By Drew Taylor | The Playlist August 27, 2012 at 2:17PM
It's easy to forget, but earlier this year, George Lucas, in his infinite wisdom, re-released cosmic disappointment "Star Wars: Episode I – The Phantom Menace" into theaters, this time converted to snazzy 3D. Because, you know, everyone wanted Jar Jar Binks up in their shit. While it didn't hang around in theaters for very long, this new version of 'Phantom Menace' did eek out a pretty healthy profit (almost $45 million), which doesn't come close to touching the haul that "The Lion King" made last year in a similar 3D run, it's still pretty damn good, especially because, at this point, it's just printing its own money. Well, Lucas will be returning to that well for the remainder of the prequel trilogy, with the official Lucas Twitter account announcing September and October 2013 releases for 3D versions of "Star Wars: Episode II – Attack of the Clones" and "Star Wars: Episode III – Revenge of the Sith." Start charging your movie-quality lightsabers now.

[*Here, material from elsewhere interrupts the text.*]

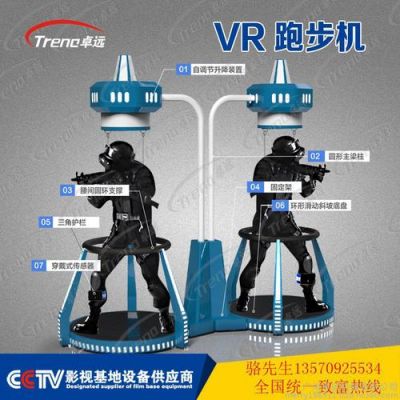 可以跑步的vr设备（可以跑步的vr设备有哪些）-图3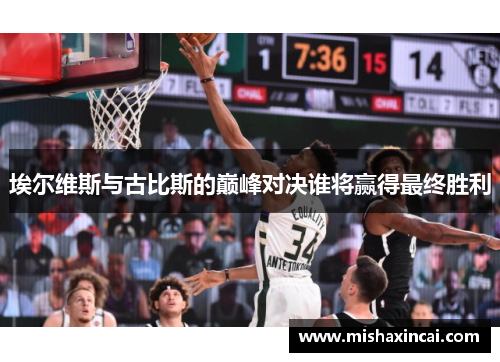 埃尔维斯与古比斯的巅峰对决谁将赢得最终胜利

Lucas has promised to convert all of the "Star Wars" films into 3D, but in the order he wants people to see them – so the three forgettable ones first, and then the ones we might actually consider paying for again with added dimensionality. The conversion process is actually something that Lucas' effects house Industrial Light and Magic knows about all too well – before animated movies were being produced in house in 3D, it was up to ILM to convert them for exhibition. This included after-the-fact jobs like their dazzling work on Tim Burton and Henry Selick's "The Nightmare Before Christmas" and initial first run features like Disney's "Chicken Little." Also, those guys must be glad to do something that changes the movies in a profound new way, instead of sitting around and adding blinking eyelids to the Ewoks.
The best use of 3D in relation to the "Star Wars" universe, at least currently, is in the Star Tours attraction at Disneyland and Walt Disney World's Disney's Hollywood Studios. In it, you zip through the galaxy, but thanks to an engine that randomizes your adventure, you could go to a number of different planets from the two trilogies – one ride could have you cascading through the planet-wide city Corescant while another can have you careening through the snowy landscape of Hoth. Quite frankly, it's the most fun "Star Wars" experience you can have this side of the original trilogy.
In related "Star Wars" news (we guess), the first trailer and clips from the Seth Green-supervised computer animated series "Star Tours: Detours" have debuted (at the annual Star Wars Celebration via Ain't It Cool). The series looks, at least from these initial first impressions, like rancid Tauntaun (and you thought they smelled bad from the outside!)
The series is set in the years in between "Revenge of the Sith" and "A New Hope" and was co-created by Green's "Robot Chicken" collaborator Matthew Senreich. As such seems like a natural extension of the special "Star Wars"-themed episodes of "Robot Chicken." (They also, with the notable inclusion of Seth MacFarlane as the Emperor, seem a lot like the "Family Guy" riffs on "Star Wars.") The animation looks sloppy, the jokes easy, and the whole thing reeks of both familiarity and creative bankruptcy. The idea of a jokey "Star Wars" show is kind of cool but this…this just looks awful (and not just because we kind of hate anything even remotely associated with the new movies).
"Star Wars: Detours" doesn't have a start date or a network yet, but we would guess that this will make its way to Cartoon Network, where Lucas' phenomenally popular "Star Wars: The Clone Wars" series currently airs (and where Genndy Tartakovsky's original, superior "Clone Wars" micro-series aired before it). Maybe in a later time zone so that it segues into the [adult swim] programming block?
So to recap: "Star Wars: Episode II – Attack of the Clones" and "Star Wars: Episode III – Revenge of the Sith," 3D-style, in September and October of next year. "Star Wars: Detours" sometime soon, in a galaxy not-too-far away.